Dismissing for Poor Performance in Malaysia: Warnings, PIPs & Proof
Poor Performance Dismissals: What the Industrial Court Expects Employers to Prove
A poor performance dismissal will only be upheld in Malaysia if the employer proves that the employee was made aware of the required standards, was warned of the shortfalls, and was given a sufficient and genuine opportunity to improve before termination.
What is the legal test for performance dismissals?
The Industrial Court consistently applies a three-limb test: the employee was informed of the required performance standards; the employee was warned that performance fell short; and the employee was given sufficient opportunity to improve, with assistance where appropriate. Only if performance still does not improve will dismissal constitute just cause or excuse.
Unlike misconduct, poor performance is rarely a single event — so the evidential burden is met through a paper trail built over months, not a single termination letter.
How should a performance improvement plan be structured?
A defensible PIP states the specific deficiencies with examples, sets measurable targets, fixes a realistic duration (commonly 3 months, scaled to the role), identifies support such as training or supervision, schedules review checkpoints, and warns expressly that failure may result in termination.
Two design errors recur in litigated cases: targets that are new or higher than those applied to peers (which suggests a set-up to fail), and PIP durations too short for the targets to be achievable. Both invite findings that the exercise was a sham.
What evidence wins or loses these cases?
Cases are won on contemporaneous appraisals, emails recording counselling sessions, warning letters and PIP review minutes. They are lost when the employee’s appraisal history is satisfactory, when bonuses or increments were paid during the alleged underperformance, or when the dismissal follows shortly after a protected act such as a grievance or whistleblowing report.
Where performance issues stem from redundancy of skills rather than effort, employers should consider redeployment or retrenchment routes instead — mislabelling the true reason is itself a ground for finding the dismissal unfair, since the employer is bound by the reason it advances (Goon Kwee Phoy v J & P Coats (M) Bhd).

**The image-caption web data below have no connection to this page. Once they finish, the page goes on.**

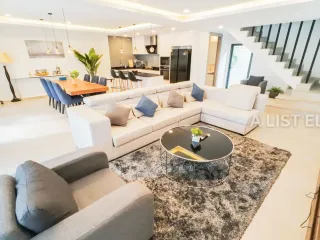 For Rent 4 Bedroom House In Bang Lamung, Chonburi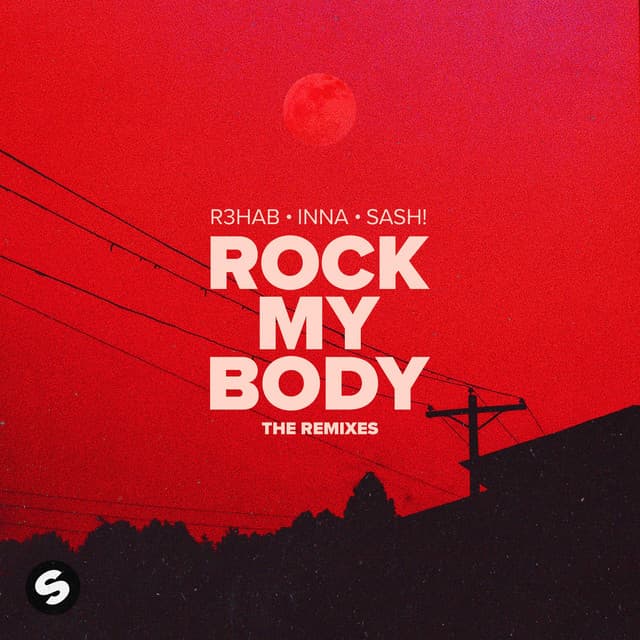 Rock My Body (with Sash!) - Skytech Remix cover art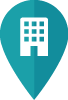 Medical Office Building Icon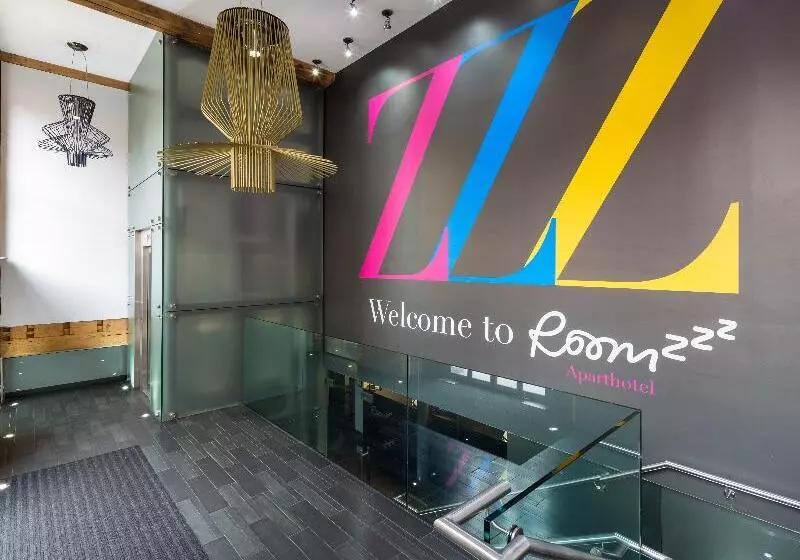 Fotos del hotel Roomzzz Manchester City:  2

Key Takeaways for Employers
- Prove standards, warnings and a genuine opportunity to improve — all three limbs.
- PIPs need measurable targets, realistic timelines, support and an express warning of consequences.
- Inconsistent records (good appraisals, bonuses, increments) destroy performance cases.
- Do not disguise other reasons as poor performance; the employer is bound by the reason it pleads.
- Keep the process humane and documented — counselling notes are evidence, not bureaucracy.
Frequently Asked Questions
How long should a performance improvement plan run?
There is no statutory period. The Industrial Court asks whether the opportunity was sufficient and genuine — commonly around 3 months, adjusted to the seniority of the role and nature of the targets.
Can an employer dismiss for poor performance without any PIP?
It is possible but risky. The employer must still prove warnings and opportunity to improve by other means. A structured PIP is the clearest evidence of both.
Is poor performance misconduct? No. Poor performance (incapability) is conceptually distinct from misconduct, and the processes differ — performance requires warnings and improvement opportunity rather than a domestic inquiry, although serious negligence can amount to misconduct.